Data shown ::
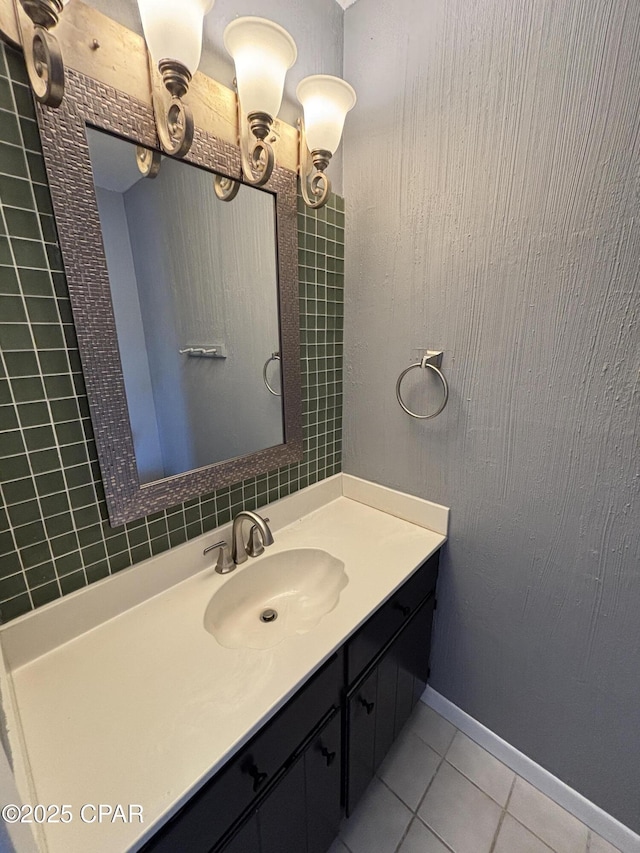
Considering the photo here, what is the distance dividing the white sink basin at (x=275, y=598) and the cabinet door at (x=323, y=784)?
0.76 feet

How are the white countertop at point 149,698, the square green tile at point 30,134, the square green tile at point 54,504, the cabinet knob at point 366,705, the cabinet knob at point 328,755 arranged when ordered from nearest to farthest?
1. the white countertop at point 149,698
2. the square green tile at point 30,134
3. the square green tile at point 54,504
4. the cabinet knob at point 328,755
5. the cabinet knob at point 366,705

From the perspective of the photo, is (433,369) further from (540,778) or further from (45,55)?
(540,778)

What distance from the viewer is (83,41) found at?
67 cm

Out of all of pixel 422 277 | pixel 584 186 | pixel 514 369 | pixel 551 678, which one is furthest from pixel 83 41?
pixel 551 678

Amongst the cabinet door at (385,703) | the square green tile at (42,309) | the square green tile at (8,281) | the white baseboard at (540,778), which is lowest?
the white baseboard at (540,778)

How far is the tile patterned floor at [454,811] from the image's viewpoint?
1043 millimetres

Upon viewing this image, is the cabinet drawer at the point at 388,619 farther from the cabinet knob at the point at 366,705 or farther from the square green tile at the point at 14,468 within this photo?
the square green tile at the point at 14,468

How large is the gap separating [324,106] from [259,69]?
218 mm

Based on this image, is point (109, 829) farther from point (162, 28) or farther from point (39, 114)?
point (162, 28)

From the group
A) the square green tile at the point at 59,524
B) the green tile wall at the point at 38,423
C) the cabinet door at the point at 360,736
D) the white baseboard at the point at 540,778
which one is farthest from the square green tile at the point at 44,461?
the white baseboard at the point at 540,778

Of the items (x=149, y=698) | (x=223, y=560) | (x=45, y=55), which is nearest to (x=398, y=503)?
(x=223, y=560)

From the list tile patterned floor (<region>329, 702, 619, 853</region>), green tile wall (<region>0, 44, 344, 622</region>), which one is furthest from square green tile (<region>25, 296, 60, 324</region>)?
tile patterned floor (<region>329, 702, 619, 853</region>)

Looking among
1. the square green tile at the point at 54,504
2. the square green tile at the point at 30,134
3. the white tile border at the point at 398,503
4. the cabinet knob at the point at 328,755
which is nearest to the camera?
the square green tile at the point at 30,134

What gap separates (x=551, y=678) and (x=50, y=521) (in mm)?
1408
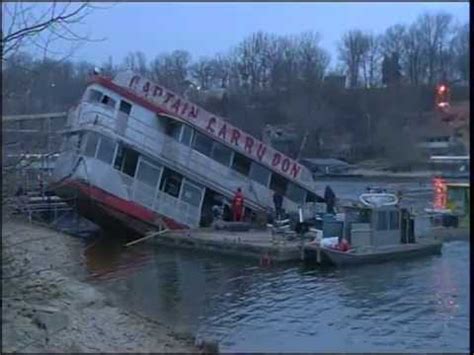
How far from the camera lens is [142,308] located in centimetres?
1522

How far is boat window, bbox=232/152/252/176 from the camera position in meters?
27.2

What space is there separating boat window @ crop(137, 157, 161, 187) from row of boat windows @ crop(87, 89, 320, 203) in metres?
1.08

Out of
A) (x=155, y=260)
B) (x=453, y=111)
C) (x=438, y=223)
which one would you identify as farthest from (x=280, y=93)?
(x=453, y=111)

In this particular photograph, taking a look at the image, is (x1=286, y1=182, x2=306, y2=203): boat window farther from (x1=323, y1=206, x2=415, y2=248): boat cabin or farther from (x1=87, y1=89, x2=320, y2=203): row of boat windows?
(x1=323, y1=206, x2=415, y2=248): boat cabin

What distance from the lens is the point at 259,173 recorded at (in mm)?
27625

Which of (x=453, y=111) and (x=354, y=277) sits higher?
(x=453, y=111)

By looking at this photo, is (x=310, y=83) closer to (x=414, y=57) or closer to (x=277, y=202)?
(x=277, y=202)

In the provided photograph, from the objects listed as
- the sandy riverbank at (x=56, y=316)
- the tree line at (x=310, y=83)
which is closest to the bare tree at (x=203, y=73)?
the tree line at (x=310, y=83)

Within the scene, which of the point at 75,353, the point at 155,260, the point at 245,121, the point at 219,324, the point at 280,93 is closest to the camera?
the point at 75,353

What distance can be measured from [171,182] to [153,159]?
0.92 meters

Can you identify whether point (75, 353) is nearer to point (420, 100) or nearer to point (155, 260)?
point (420, 100)

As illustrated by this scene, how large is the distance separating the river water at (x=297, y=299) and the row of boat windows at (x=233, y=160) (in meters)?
4.18

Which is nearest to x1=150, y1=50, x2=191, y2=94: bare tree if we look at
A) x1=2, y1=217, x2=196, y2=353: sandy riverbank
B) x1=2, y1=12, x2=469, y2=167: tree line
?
x1=2, y1=12, x2=469, y2=167: tree line

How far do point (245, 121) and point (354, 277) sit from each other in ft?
33.8
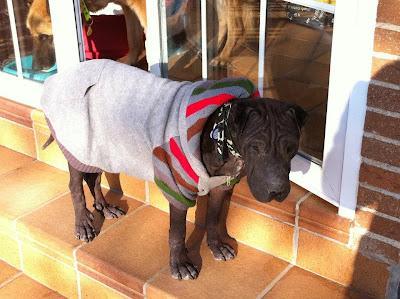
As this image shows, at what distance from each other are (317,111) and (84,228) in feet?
3.41

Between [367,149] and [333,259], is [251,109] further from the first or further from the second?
[333,259]

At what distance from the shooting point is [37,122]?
2971mm

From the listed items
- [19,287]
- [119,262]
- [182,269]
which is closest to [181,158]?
[182,269]

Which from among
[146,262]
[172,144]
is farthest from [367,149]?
[146,262]

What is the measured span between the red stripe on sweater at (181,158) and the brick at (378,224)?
0.58 m

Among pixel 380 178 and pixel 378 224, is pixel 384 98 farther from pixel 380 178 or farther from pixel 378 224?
pixel 378 224

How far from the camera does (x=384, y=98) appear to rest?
1.84 metres

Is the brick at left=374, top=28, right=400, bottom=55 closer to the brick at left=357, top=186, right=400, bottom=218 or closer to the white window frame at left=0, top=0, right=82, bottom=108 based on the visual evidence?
the brick at left=357, top=186, right=400, bottom=218

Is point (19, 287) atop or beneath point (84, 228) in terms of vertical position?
beneath

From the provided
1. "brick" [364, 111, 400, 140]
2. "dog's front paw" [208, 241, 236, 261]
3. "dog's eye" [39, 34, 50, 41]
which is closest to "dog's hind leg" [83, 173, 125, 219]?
"dog's front paw" [208, 241, 236, 261]

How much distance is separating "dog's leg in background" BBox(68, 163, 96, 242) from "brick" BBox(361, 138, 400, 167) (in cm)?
111

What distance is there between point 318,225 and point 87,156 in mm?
868

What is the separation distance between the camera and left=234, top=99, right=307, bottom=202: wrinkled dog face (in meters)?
1.67

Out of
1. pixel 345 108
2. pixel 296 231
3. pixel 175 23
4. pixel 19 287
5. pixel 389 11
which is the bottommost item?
pixel 19 287
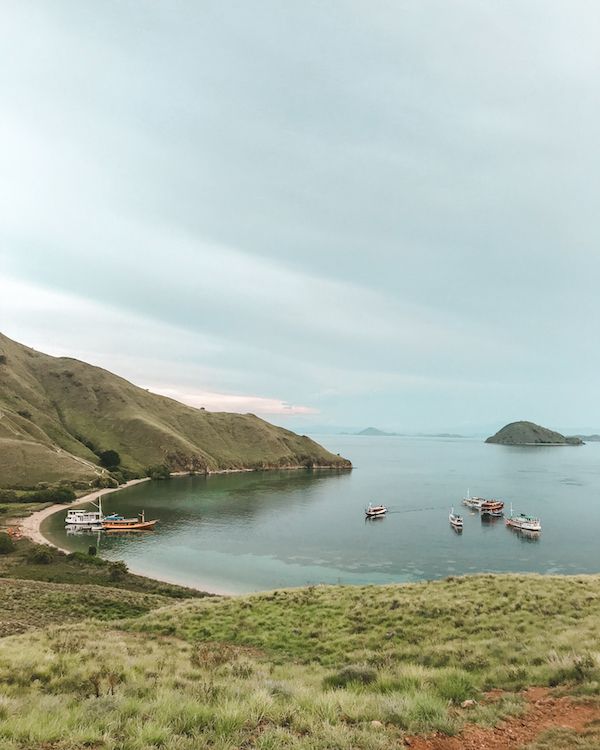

Instructions for the task ::
Reproduce the items that begin at the line that has "At what distance from the" and stop after the line that has "1.84 metres". Rename "brick" to "stone" and change nothing else.

Complete output ::
At what distance from the shooting point is [37,122]?
2971mm

From the listed items
- [19,287]
- [119,262]
- [182,269]
which is closest to [181,158]?
[182,269]

Which from among
[146,262]
[172,144]
is farthest from [367,149]?
[146,262]

What is the measured span between the red stripe on sweater at (181,158) and the stone at (378,224)?
0.58 m

Among pixel 380 178 and pixel 378 224, is pixel 384 98 farther from pixel 380 178 or farther from pixel 378 224?
pixel 378 224

How far from the camera does (x=384, y=98) appear to rest?
1.84 metres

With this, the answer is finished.